In fact, high inflation (historically fueled by monetary financing of the fiscal deficit) was exacerbated by the war in Ukraine and related sanctions (which increased global food and energy prices), and increased import restrictions (which led to risks of shortages of goods).
Meanwhile, private investments (20% of GDP) should contract. This Coface outlook is driven by investors’ growing caution in the face of a fragile economic outlook (amid increasing capital controls and a widening gap between the official and parallel currency markets).
In fact, the spread between the two markets widened to 147% in July 2022 (from approximately 100% in January 2022).
Moreover, according to Coface, public investments should remain low due to fiscal constraints.
Finally, it predicted exports (21% of GDP) will be supported by tailwinds from still-high agricultural and mineral commodity prices that favor Argentina’s foreign sales.

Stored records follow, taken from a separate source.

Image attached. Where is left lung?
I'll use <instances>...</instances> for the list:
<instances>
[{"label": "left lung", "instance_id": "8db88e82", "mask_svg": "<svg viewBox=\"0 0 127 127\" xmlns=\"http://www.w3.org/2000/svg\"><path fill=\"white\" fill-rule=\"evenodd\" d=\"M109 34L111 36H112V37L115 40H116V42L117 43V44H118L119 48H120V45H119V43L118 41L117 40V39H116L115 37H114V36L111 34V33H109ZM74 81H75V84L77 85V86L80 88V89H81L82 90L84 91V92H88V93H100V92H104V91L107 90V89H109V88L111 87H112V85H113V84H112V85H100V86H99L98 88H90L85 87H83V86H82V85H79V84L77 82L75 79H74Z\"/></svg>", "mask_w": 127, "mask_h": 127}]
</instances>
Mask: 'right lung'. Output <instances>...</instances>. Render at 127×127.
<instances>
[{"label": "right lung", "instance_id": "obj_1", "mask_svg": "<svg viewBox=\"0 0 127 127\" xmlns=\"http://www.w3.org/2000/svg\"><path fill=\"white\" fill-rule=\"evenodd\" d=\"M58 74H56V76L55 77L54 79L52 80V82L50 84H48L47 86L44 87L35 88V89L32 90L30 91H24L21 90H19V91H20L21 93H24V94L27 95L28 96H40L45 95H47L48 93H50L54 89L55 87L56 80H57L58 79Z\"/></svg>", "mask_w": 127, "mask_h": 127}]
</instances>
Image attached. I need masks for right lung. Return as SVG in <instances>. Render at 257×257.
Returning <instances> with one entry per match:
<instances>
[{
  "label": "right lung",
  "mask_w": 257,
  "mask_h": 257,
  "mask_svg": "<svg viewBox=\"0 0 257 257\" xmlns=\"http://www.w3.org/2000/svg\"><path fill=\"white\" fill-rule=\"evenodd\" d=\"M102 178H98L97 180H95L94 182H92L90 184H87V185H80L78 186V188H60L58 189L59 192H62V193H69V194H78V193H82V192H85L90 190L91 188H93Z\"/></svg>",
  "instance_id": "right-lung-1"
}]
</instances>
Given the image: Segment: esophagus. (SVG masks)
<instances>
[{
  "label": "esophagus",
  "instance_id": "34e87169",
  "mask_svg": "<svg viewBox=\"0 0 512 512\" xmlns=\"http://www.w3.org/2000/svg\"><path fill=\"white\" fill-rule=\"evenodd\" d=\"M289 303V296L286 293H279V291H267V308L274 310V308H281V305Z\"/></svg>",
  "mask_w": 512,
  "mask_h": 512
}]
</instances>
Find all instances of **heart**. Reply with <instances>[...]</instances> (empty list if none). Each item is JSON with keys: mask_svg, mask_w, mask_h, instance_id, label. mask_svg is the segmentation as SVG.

However, the drought and the strong shakeout in world markets for agricultural inputs (fertilizers, seeds, etc.) should reduce producers’ margins.
The SRE considers that the trade relationship between Mexico and Argentina, the second and third largest economies in Latin America respectively, is strategic due to the size of their markets and the cultural and historical ties that unite us.
The Economic Complementation Agreement No. 6 (ACE 6) and the Economic Complementation Agreement No. 55 (ACE 55) are the legal mechanisms that govern the bilateral trade relationship between both countries.